Then for part (ii) you take the correct answer for part (i) and multiply it by height: 2r. This gives the correct answer.

For part (iii) I believe you differentiate, giving 400-4πr
Set this equal to zero to find minima and maxima:
400-4pi.r=0
100/pi=r

x=200-pi.=200-100=100m
A=400(100/pi-2π(100/pi)²=40000/pi-20000/pi=20000/pi m²
4. Naystar: tick don't show smilies.
5. Oh I was using the ones when you "go advanced". And it was pi, not square root.
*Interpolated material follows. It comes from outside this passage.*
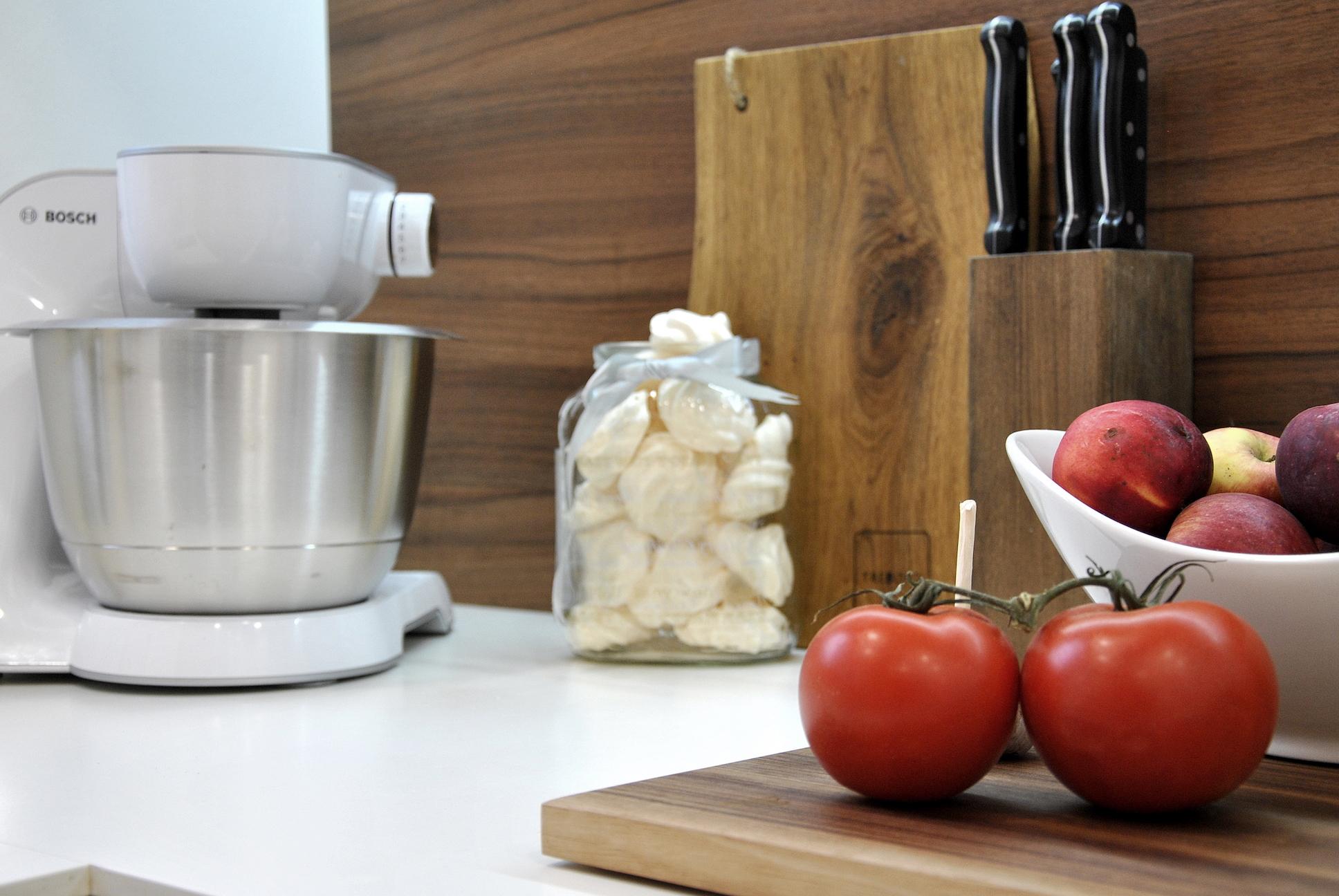 nowoczesna kuchnia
Maybe I'll stick to writing pi.
6. (Original post by naystar)

x=200-pi.=200-100=100m
A=400(100/pi-2π(100/pi)²=40000/pi-20000/pi=20000/pi m²
Fo part iii i get r=31.8
x=100 and then A must be equal to x.2r ie width x length
or if you use A =400r-2πr² A=6366
Am I correct becasue you last line of working baffled me abit
7. I missd out closing a bracket- after 100/pi- sorry about that. You shouldn't round for r when calculating A until the very end, as you then end up with inaccuracies, but otherwise A would be correct. I think mine comes to 6369 or something like that, which is close so yours is correct.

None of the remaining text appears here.